VK2 runs almost* all the time 50fps on plain vanilla unexpanded A1200, I think this is the most impressive achievement, which took a full afternoon of hard work! But it was snowing outside, so that was someway justified. :'D

*meaning that it drops to 25fps only during the pre-race helicopter bird-view, and very very rarely, when You race, if You have a lot of opponents near You (fill rate limitations of the 68020 CPU and slow chipram, those zoomable huge sprites were painful to handle, I could cook eggs on my Amiga's CPU when I was passing by the other karts 8) ).

The same video mode was used in a small intro I made, called "Exotic" (available on Aminet as Exotic.lha archive). There's even a track of VK in there (lazy me). :p I've also released A1200Homage.lha which features the same chunky mode.

@Steve, You haven't shown the 2D mode though. :P That took the morning after (but it was raining =) ).
Also, You wrote: "Believe it or not, it looks better on youtube that in the real world :S".
Really? If You use a real Amiga and a proper monitor (composite! not RGB) then the pixels are much smoother, and the 50fps sure make it appear actually better (in my opinion at least!) than how it could even appear on the slow and inconstant frame-rate of YouTube.
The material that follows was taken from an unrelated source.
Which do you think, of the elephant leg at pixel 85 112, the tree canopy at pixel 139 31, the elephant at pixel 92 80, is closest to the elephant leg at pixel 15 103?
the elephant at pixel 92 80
The game was made 98% in my own programming language HLA (High Level Assembly) and the remaining 2% in pure ASM. I.e. just the innerloops of the gfx routines.. while the vehicle's game model formulae (physics), game structures, etc.. were much more comfortably made in my higher level language. I'm (still today) a great fan of pure ASM but I just wanted to try this other route too. I'm a fan also of compiler technology, You see.

For me talking about the Amiga is like getting a knife in the chest, but I'll do it and, if any of You has some questions to ask or is curious about anything, I will gladly answer.
I was young at the time and this (the former VK) had to be the first "real game" I made, I had made a previous game, CyberMan, but obviously with VK and VK2 things were getting more serious. I had many plans about hardware devices to improve the possibilities for the game and demoscene coder, notably the AGAExtender design (AgaEXTENDER.lha on Aminet). It hurts to remind that just when things were taking off, we've been shut down first by mismanagement and finally (this is what I always believed) by Microsoft and its greedy plans with the X-Box.

You know, the world has changed after the Amiga.. perhaps not just the home computing world.

One book You all should absolutely read is "The Home Computer Wars: An Insider's Account of Commodore and Jack Tramiel" - author Michael Tomczyk.